#### SOURCE DOCUMENT
-----
Management Tips

What can we learn about managing stress from a cheesy Hollywood comedy?

One man’s cheese is another man’s treasure.

For the last little while we have been writing about and discussing a variety of topics around here based on the 4 principles of this site (learn, share, accept and act) and thanks to a lot of you we have had the opportunity to enjoy some healthy engagement. Trust has filled the corridors here, self improvement has been at the heart of our subject matter, we have identified how to avoid seagull managers and we have shown you ways to identify opportunities to avoid that self destructive attitude of entitlement among other topics big and small all centered around the world of management.

One thing is for sure we are certainly taking your growth, our growth and our collective development very seriously. Very, very seriously. So, we thought about that a bit and got to wondering if all this critical management thinking is missing anything.

What do you think? Anything?
-----
#### EXERCISE PROMPT
Carry on the management tips post about stress and a Hollywood comedy, starting after its closing question "Anything?"

Excerpts of labeled region data
-----
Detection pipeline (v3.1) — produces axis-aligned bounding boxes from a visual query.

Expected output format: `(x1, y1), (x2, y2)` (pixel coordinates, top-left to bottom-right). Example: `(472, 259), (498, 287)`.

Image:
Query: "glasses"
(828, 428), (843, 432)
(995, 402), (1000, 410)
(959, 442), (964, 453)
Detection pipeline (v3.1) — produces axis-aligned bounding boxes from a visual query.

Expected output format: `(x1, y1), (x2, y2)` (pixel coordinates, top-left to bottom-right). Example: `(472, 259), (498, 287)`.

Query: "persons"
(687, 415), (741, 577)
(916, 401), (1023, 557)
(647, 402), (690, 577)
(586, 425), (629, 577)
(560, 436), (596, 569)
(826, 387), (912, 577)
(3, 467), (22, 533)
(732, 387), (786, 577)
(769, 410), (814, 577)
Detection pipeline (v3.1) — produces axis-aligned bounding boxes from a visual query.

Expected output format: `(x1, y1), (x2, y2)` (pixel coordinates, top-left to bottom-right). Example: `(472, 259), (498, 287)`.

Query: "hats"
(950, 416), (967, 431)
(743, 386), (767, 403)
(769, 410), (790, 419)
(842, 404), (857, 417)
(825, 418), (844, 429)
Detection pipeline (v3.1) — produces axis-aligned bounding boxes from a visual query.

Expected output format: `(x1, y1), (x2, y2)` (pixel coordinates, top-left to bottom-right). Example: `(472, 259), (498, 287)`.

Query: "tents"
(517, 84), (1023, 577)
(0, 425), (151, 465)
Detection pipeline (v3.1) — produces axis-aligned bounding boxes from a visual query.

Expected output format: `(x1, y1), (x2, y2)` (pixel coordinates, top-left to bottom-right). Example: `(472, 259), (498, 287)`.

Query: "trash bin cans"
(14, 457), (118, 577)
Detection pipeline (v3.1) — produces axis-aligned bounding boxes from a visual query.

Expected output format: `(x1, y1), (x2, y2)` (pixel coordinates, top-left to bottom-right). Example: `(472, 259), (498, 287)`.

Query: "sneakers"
-----
#### RESULT OF THE EXERCISE
How about a little fun? Some humour perhaps? As I travel around the internet and navigate my way through my daily life I am always looking for fodder on management and leadership. I often come across the same style of content; dry, serious and extremely heady. Management is a very serious subject, for sure. Humour, unless you are specifically writing or performing comedy, isn’t normally front of mind when conducting business and especially not in the world of management. Being a management muckety-muck is an important and stressful job, you know? And it kind of makes me wonder.

Why so serious?

So, here I find myself watching the movie Paul Blart: Mall Cop. Not what you were expecting, huh?

If you haven’t seen it the movie is blatant ridiculous slap stick comedy and that’s what makes its message so much fun. Yep, I said message!

Paul, through his naïve, bumbling and endearing ways, sticks to his principles of care, diligence and honour and while under extreme pressure trying to catch the bad guys, get the girl (of course) and deal with his self-serving underhanded employer shows us that a light-hearted approach can help you come out on top of pretty much any situation. He simply ignores the arrogance of the SWAT team, doesn’t let his fear get the best of him or let’s his physical shortcomings slow him down.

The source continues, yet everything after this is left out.